- EXERCISE: Print every item below word for word, keeping each line as it appears.
--------------------------------
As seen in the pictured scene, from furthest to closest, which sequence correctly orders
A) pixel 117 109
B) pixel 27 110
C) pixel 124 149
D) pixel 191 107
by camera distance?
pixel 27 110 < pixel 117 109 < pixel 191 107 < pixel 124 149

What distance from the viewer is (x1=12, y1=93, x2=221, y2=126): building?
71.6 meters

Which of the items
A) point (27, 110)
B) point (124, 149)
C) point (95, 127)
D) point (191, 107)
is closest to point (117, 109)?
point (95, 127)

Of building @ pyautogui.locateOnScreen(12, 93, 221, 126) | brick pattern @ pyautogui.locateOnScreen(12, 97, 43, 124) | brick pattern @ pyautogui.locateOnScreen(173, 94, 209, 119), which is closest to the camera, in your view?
--------------------------------
- THE SOLUTION:
As seen in the pictured scene, from furthest to closest, which sequence correctly orders
A) pixel 117 109
B) pixel 27 110
C) pixel 124 149
D) pixel 191 107
by camera distance?
pixel 27 110 < pixel 117 109 < pixel 191 107 < pixel 124 149

What distance from the viewer is (x1=12, y1=93, x2=221, y2=126): building?
71.6 meters

Which of the items
A) point (27, 110)
B) point (124, 149)
C) point (95, 127)
D) point (191, 107)
is closest to point (117, 109)?
point (95, 127)

Of building @ pyautogui.locateOnScreen(12, 93, 221, 126) | brick pattern @ pyautogui.locateOnScreen(12, 97, 43, 124) | brick pattern @ pyautogui.locateOnScreen(173, 94, 209, 119), which is closest to the camera, in your view?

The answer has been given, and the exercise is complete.